▶ [Bereitgestellter Text]
Die Untersuchung „Desperate Measures“ („Verzweifelte Maßnahmen“), die von NRC Flüchtlingshilfe im Baradrash-Lager, in dem auch Sorya lebt, durchgeführt wurde, hat ergeben, dass 95 Prozent der Geflüchteten nicht glauben, dass sie in ihre Heimat zurückkehren, sondern stattdessen im Irak bleiben werden.
Auch Sorya empfindet das so.
„Wo sollte ich hin, wenn ich zurückkehren müsste? Mein Haus wurde niedergebrannt und alle, die dort gelebt haben, sind geflohen. Selbst wenn ich mich hier im Lager von Erde ernähren müsste, würde ich niemals nach Syrien zurückkehren.“

Dies bestätigt die weitverbreitete Angst, das Leid und die Verzweiflung, die im Nordosten Syriens seit Beginn der türkischen Militäroffensive im Oktober 2019 herrschen.
Hindernisse auf der Suche nach Sicherheit
Die türkische Militäroffensive begann am 9. Oktober 2019, als die USA den Abzug ihrer Truppen ankündigten. Sie umfasste Luftangriffe, Artilleriebeschuss und Bodenkämpfe. Über 17.000 Syrerinnen und Syrer waren zur Flucht gezwungen.

▶ [Datensatzinhalt]

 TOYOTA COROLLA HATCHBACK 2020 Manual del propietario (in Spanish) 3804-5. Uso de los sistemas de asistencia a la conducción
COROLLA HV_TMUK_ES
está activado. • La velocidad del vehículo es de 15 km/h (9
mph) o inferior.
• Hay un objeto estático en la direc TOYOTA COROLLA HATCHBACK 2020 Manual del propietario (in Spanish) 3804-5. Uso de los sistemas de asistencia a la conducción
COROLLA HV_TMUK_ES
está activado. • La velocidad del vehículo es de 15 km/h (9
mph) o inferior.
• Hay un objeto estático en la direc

---

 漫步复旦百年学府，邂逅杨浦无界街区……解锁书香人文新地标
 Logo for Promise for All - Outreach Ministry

* * *

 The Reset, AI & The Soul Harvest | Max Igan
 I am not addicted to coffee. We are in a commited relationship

▶ [Was zu tun ist]
- 1) Erklären Sie anhand des Textes über das Baradrash-Lager in ein bis drei Sätzen, warum Sorya nicht nach Syrien zurückkehren will.
- 2) Knüpfen Sie an den letzten Satz des Textes über das Baradrash-Lager an und schreiben Sie ihn weiter.
Die Zeilen werden für die Bearbeitung nicht benötigt.

▶ [Ihre Antworten]
- 1) Für Sorya gibt es keinen Ort mehr, an den eine Rückkehr möglich wäre: Das Haus wurde niedergebrannt, und alle, die dort gelebt haben, sind geflohen. Deshalb würde Sorya niemals nach Syrien zurückkehren, selbst wenn im Lager nur Erde als Nahrung bliebe.

- 2)
Die Flüchtlinge berichten NRC Flüchtlingshilfe von erschütternden Reisen, der Flucht vor Bomben und dem Vormarsch der Truppen, von langen Fußmärschen über die hügelige Grenze nachts in der Kälte. Viele Familien wurden bei ihrer schwierigen Flucht voneinander getrennt.
Andere erinnern sich an zivile Opfer. Suleiman, gerade 18 geworden, erzählt uns:
“Auf unserer Flucht wurde jemand direkt vor meinen Augen von einem Luftangriff getroffen. Sein Kopf wurde dabei vom Körper abgerissen. Ich konnte nur seinen Kopf sehen. Der Körper fehlte.“

Ali, 25, humanitärer Helfer aus Ayn Issa, floh um dieselbe Zeit. Für Ali war der Tag, an dem die Militäroffensive begann, ein ganz normaler Arbeitstag, bis zu dem Moment, als er einen Anruf erhielt und von einer Explosion im nahegelegenen Ras Al Ayn erfuhr. Ein Anruf, der sein Leben auf den Kopf stellte.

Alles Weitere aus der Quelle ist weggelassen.